Spatial reasoning dataset excerpts:
__________
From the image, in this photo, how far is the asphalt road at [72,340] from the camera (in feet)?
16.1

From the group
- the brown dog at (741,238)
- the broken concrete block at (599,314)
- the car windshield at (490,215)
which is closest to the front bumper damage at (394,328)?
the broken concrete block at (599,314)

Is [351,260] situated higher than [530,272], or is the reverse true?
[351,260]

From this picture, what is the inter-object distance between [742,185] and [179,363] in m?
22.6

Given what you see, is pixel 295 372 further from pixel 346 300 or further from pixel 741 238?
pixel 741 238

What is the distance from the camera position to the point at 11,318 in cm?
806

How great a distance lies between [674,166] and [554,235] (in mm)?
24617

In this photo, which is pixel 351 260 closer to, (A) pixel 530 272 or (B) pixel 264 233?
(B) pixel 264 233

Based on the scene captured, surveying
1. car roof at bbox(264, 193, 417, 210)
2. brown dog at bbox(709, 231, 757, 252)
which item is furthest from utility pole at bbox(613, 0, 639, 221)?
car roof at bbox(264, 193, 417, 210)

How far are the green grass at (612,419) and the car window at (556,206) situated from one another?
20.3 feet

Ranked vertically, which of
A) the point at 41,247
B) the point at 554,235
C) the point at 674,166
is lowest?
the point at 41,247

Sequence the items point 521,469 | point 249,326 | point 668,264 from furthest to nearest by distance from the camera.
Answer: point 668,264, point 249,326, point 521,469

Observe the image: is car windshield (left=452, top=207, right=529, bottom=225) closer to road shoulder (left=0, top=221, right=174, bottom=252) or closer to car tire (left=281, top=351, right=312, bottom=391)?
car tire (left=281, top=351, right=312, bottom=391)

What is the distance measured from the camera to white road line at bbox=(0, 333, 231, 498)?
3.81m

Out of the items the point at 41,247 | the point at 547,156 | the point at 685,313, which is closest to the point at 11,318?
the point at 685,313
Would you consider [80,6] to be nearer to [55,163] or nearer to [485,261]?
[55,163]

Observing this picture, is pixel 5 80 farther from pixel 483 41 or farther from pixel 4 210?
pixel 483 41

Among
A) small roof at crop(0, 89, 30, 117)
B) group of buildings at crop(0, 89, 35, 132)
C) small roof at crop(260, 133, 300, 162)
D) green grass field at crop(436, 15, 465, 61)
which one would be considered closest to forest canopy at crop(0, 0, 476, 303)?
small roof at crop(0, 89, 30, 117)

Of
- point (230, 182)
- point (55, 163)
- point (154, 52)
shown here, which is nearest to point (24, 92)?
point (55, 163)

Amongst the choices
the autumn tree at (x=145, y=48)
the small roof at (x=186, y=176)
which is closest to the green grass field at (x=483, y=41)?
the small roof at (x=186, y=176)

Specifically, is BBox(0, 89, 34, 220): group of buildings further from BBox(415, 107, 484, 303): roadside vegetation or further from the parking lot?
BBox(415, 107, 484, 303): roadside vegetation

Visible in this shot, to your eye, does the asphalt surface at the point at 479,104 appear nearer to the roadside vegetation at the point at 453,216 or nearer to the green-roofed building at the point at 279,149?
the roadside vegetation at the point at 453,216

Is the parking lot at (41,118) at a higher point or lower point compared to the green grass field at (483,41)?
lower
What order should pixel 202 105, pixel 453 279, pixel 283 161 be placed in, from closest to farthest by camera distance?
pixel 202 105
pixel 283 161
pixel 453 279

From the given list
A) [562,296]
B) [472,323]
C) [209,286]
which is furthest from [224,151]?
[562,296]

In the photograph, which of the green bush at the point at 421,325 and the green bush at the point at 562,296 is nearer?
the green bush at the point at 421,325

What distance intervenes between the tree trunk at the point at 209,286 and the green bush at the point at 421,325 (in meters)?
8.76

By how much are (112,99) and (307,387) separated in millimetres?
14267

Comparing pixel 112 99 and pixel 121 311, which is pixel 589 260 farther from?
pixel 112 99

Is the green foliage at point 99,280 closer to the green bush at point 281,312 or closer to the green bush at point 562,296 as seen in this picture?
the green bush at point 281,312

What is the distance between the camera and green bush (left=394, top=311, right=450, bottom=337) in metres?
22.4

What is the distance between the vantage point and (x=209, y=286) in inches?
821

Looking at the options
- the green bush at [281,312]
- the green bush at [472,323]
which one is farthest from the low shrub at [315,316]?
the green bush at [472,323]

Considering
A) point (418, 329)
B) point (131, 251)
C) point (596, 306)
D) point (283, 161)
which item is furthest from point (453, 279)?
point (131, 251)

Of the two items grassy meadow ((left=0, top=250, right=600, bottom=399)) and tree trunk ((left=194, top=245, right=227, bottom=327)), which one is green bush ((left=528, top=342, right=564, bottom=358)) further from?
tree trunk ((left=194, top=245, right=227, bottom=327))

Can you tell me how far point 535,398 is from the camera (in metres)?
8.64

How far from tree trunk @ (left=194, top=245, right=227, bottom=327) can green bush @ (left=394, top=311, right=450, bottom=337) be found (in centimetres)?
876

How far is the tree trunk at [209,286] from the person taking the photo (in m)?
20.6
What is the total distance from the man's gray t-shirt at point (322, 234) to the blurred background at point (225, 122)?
__________
### Work instructions
Copy out everything from the row containing "How far is the tree" down to the end of the rows, including both ends.

### Solution
How far is the tree trunk at [209,286] from the person taking the photo (in m)?
20.6
What is the total distance from the man's gray t-shirt at point (322, 234) to the blurred background at point (225, 122)?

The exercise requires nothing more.